“TV Couple Tied Up by Gun Raiders” is the lurid headline in the Daily Express. Who can it be? It’s no-one famous. “Mr Edward Hillyer and his wife were watching TV when the men, both aged about 19 and carrying revolvers, opened the back door.”
And so, ITV did show the Orson Welles programme about the bullfight in Madrid. Cyril Aynsley, in the same newspaper, notes that it was introduced with an “ominous warning” but also that “Viewers who stayed did not find anything sufficiently terrible to justify such an introduction.” He believes that “long-focus cameras failed to capture the speed of the bull in the ring or the dexterity of the matadors.” Apparently there were only three critical phone calls.
The Daily Mirror’s Peter Wilson also saw the film and claimed that “it is a blatant attempt to whitewash bullfighting.” Noting a “long and rather boring preliminary by… Orson Welles and… Kenneth Tynan and his wife” these were followed, he says, by “some brief excerpts of an actual bullfight. What is not shown is the blood and agony of the beleaguered bull.” In summary, he says, “The barbarism is wrapped up in candy floss. As far as I was concerned, most of the ‘bull’ came from Welles and the Tynans.”
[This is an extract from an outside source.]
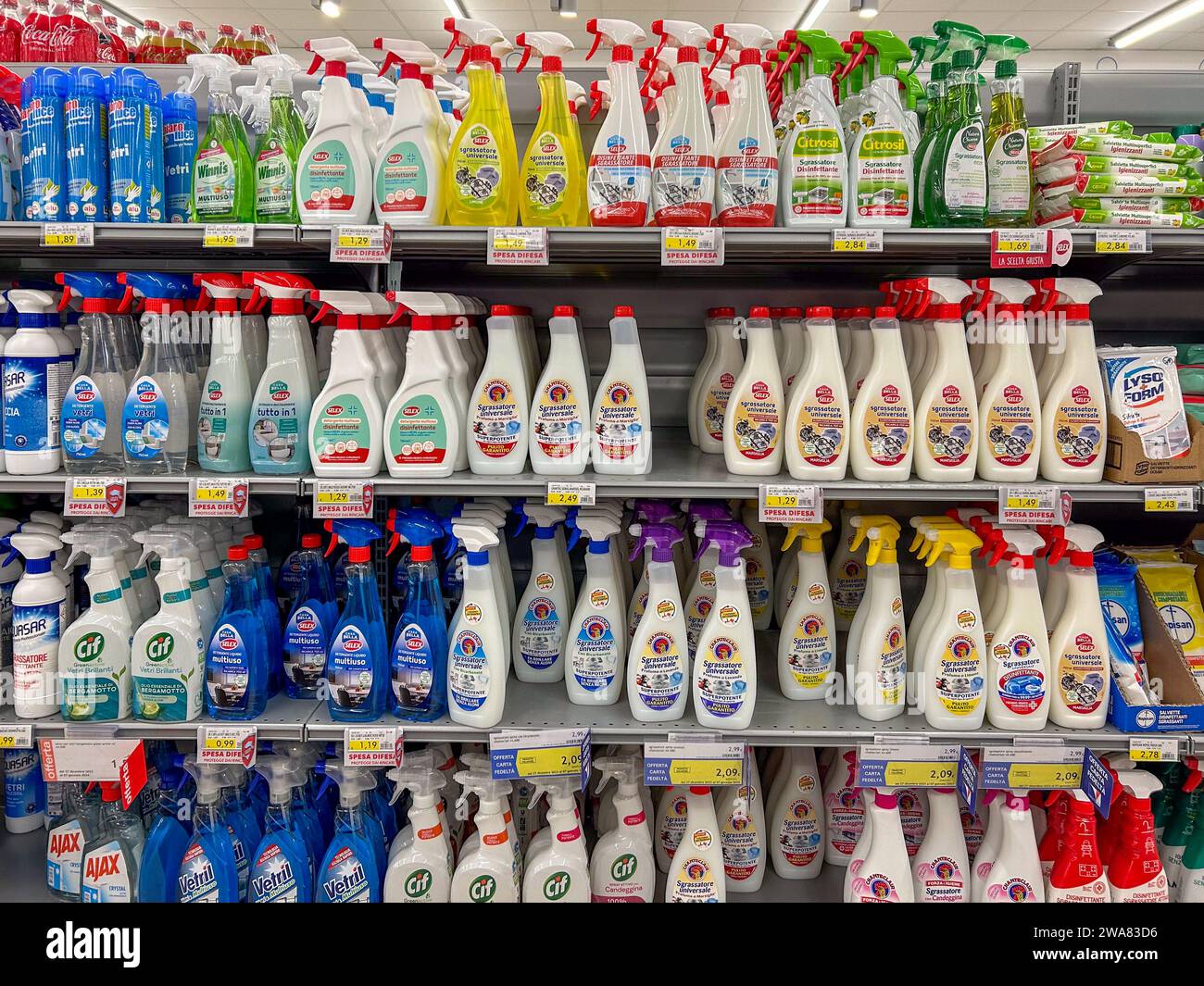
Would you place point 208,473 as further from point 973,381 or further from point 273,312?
point 973,381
The Guardian’s London Staff (GLS) weren’t going to miss this, either, but unlike Wilson, GLS felt that “what might have been the most sickening punches were pulled. And wisely so.” Far from boring, GLS writes that the first half of them programme – until the advertisements appeared – “simply told one intelligently about the background of bullfighting, almost as though a foreigner was being shown behind the scenes at Lord’s”. GLS adds, “Fortunately, the notorious episode with the picadors where horses are gored was cut out” and “when the time for the kill came there was another adroit break – the film had again been cut.”
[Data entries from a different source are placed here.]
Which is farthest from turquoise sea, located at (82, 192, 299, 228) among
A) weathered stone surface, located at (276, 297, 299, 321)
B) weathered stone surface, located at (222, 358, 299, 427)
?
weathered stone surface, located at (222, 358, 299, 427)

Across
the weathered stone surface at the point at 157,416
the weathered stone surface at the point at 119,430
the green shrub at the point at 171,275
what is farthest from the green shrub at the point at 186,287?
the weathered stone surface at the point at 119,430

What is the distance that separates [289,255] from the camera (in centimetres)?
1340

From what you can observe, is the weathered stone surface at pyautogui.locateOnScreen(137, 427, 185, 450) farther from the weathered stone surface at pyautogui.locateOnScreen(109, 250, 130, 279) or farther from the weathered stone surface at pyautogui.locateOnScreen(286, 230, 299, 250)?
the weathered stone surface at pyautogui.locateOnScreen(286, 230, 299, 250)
Away from the bullring, The Guardian’s Books Received column notes the arrival of The Television Annual for 1955, published by Odhams and available for 9/6.
Bernard Levin, The Guardian’s man about television in London writes on Mr Anthony Oliver, who told “a charming little story about the visit of an American film company to a peaceful Welsh village.” Levin adds, “He struck what is rare among solo performers on television, a perfect balance between staying in one place all the time and rushing madly hither and yon throughout. ITV has not yet found its A. J. Alan, but it may well have found the next best thing.” The title of this programme was Draw Up A Chair, something which Levin omits to mention.
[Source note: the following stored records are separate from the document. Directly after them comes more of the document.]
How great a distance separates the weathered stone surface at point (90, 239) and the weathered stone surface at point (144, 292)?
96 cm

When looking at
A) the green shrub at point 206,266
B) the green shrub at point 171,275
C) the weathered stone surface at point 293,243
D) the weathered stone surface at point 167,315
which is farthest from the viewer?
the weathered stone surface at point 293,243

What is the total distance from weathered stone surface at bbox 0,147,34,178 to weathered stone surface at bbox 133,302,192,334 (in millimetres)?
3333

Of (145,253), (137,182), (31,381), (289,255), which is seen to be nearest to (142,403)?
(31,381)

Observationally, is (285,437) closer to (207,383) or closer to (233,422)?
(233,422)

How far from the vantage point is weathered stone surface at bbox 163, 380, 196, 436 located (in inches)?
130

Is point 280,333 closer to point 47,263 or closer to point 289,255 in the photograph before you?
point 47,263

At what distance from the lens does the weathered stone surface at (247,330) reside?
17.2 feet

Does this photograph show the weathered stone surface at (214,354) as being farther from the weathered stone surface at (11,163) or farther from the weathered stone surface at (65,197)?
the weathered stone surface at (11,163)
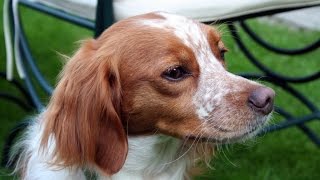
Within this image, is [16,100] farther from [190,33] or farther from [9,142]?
[190,33]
Levin concludes his review with an apology: “Last week I attributed the Associated-Rediffusion programme Double Your Money to Associated Television. Since there has been no complaint, it may be that the former is not proud of the show, and the latter not ashamed.”
Lastly, the half-yearly meeting of the North Regional Association for the Deaf is reported in The Guardian. Of particular interest here is that a bill will shortly be presented to parliament asking for a reduction in the combined radio and television license for deaf people and the remissions of purchase tax on television receivers bought by organisations for the deaf. Lord MacDonald, the president, wants television’s place in the deaf person’s life to be recognised in the same way that radio’s importance to the blind had been.